INSTRUCTIONS TO FOLLOW
Below are some records. Reproduce them exactly from their first line through the line with "common name: plains zebra", inclusive.

════════════════════

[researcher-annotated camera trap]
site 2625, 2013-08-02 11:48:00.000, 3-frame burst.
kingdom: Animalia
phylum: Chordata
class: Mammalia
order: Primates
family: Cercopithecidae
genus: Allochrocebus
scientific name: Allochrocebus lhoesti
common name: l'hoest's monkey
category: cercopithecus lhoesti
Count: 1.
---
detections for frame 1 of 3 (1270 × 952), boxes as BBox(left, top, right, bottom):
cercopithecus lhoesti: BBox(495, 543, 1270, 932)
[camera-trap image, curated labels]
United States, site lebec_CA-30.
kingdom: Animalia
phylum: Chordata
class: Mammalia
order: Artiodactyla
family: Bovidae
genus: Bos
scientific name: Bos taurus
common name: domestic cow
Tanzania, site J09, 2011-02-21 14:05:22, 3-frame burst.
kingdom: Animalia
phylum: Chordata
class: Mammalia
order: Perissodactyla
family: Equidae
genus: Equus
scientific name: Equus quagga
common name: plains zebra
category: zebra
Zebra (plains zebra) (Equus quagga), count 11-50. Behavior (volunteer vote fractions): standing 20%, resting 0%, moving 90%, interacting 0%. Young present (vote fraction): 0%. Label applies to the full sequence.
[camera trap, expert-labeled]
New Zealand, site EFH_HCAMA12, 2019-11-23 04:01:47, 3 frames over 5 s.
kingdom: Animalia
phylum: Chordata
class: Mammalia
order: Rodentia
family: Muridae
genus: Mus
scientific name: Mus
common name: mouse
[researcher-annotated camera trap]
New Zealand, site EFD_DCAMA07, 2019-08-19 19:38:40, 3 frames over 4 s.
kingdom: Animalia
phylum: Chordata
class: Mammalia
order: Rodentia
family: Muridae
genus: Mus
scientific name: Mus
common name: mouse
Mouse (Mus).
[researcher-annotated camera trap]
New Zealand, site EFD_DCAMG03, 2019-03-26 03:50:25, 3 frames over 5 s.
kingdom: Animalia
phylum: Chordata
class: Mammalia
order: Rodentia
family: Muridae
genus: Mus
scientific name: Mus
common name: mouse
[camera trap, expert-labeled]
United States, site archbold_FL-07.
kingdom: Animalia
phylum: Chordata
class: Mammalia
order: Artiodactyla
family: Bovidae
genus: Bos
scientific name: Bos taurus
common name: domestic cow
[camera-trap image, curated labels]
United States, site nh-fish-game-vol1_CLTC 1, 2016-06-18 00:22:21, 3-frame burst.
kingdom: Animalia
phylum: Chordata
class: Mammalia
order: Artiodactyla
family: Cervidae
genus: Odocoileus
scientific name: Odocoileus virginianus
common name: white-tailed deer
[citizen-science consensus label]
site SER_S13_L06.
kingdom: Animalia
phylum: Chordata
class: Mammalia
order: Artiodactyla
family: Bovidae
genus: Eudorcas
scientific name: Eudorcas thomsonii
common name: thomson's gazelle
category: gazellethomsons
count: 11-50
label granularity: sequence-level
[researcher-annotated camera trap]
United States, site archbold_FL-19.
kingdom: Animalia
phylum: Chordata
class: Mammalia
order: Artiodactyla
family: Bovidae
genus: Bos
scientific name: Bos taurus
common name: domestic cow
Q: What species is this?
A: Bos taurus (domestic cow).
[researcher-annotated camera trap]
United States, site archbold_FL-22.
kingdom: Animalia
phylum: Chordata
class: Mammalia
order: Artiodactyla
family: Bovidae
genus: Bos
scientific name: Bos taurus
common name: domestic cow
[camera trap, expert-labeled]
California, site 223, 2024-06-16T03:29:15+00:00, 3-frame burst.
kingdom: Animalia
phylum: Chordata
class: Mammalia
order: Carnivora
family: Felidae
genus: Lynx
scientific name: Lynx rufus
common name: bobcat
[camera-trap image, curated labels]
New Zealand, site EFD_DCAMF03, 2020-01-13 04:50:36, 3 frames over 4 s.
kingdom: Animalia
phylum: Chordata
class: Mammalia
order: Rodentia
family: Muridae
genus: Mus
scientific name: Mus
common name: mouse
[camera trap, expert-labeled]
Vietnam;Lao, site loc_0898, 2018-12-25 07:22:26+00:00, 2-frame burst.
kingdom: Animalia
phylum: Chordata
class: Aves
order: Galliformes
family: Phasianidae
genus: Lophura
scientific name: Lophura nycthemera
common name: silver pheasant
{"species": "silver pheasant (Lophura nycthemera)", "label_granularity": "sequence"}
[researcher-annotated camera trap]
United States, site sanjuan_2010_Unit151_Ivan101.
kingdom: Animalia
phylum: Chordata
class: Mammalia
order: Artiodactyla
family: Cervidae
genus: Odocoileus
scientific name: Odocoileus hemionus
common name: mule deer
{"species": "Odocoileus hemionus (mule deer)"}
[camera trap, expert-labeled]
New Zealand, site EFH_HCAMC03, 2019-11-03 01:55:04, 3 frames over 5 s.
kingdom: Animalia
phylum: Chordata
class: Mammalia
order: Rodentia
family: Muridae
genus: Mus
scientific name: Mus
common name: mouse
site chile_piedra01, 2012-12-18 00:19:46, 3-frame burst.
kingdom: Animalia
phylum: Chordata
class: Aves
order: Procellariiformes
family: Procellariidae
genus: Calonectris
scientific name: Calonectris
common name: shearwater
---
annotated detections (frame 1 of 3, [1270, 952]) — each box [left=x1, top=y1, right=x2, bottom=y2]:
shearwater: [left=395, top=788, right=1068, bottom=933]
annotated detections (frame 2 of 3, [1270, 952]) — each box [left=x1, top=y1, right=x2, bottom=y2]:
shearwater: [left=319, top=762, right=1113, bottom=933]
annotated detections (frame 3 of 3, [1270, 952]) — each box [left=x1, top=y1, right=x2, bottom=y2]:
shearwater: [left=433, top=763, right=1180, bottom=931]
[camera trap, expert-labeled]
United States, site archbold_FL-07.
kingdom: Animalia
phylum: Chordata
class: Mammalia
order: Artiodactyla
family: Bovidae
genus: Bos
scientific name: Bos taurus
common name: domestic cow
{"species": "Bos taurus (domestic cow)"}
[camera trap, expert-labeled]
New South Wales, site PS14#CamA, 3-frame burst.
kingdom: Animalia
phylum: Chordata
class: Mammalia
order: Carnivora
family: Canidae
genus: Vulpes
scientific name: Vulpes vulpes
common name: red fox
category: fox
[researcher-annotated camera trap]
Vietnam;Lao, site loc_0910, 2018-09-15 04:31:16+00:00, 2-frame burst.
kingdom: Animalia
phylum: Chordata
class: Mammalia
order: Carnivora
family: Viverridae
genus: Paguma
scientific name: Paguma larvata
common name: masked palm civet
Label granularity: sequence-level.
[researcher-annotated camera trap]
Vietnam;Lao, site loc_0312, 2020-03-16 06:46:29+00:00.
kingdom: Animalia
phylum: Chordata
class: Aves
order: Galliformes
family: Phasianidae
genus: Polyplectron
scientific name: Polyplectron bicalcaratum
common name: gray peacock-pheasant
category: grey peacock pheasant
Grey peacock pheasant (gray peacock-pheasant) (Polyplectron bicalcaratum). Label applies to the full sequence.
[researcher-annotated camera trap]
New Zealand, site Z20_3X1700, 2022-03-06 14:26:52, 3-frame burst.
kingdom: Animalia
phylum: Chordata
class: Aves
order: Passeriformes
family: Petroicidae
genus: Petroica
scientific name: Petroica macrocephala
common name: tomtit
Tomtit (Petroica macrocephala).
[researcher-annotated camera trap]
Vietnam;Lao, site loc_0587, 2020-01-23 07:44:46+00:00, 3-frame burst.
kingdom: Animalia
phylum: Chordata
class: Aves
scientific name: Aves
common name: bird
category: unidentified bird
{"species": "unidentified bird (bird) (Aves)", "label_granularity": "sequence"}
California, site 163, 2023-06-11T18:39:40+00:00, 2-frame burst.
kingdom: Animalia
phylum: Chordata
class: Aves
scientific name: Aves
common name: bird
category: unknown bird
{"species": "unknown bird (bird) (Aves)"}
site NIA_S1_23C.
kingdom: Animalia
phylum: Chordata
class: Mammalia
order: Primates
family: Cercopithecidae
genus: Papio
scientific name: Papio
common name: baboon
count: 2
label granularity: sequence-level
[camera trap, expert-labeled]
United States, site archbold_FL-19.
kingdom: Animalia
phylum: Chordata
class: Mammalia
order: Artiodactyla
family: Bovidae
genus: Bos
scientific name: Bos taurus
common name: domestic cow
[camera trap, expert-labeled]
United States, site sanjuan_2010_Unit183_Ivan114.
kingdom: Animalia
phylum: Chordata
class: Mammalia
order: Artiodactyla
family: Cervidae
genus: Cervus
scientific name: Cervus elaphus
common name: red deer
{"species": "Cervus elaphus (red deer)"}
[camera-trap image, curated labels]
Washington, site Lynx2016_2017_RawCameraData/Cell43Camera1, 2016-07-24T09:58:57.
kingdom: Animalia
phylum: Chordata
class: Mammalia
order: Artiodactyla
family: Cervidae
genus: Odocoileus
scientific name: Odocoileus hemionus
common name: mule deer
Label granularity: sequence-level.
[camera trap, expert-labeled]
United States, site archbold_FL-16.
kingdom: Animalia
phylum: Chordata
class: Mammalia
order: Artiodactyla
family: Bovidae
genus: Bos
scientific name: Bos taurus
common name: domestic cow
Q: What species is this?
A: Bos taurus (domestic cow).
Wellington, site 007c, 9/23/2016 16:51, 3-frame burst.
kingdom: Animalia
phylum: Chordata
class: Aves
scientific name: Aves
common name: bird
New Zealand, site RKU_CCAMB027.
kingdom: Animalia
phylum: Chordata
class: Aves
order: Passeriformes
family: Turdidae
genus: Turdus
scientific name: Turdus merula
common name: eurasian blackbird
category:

════════════════════

SOLUTION FOR THIS PROBLEM
[researcher-annotated camera trap]
site 2625, 2013-08-02 11:48:00.000, 3-frame burst.
kingdom: Animalia
phylum: Chordata
class: Mammalia
order: Primates
family: Cercopithecidae
genus: Allochrocebus
scientific name: Allochrocebus lhoesti
common name: l'hoest's monkey
category: cercopithecus lhoesti
Count: 1.
---
detections for frame 1 of 3 (1270 × 952), boxes as BBox(left, top, right, bottom):
cercopithecus lhoesti: BBox(495, 543, 1270, 932)
[camera-trap image, curated labels]
United States, site lebec_CA-30.
kingdom: Animalia
phylum: Chordata
class: Mammalia
order: Artiodactyla
family: Bovidae
genus: Bos
scientific name: Bos taurus
common name: domestic cow
Tanzania, site J09, 2011-02-21 14:05:22, 3-frame burst.
kingdom: Animalia
phylum: Chordata
class: Mammalia
order: Perissodactyla
family: Equidae
genus: Equus
scientific name: Equus quagga
common name: plains zebra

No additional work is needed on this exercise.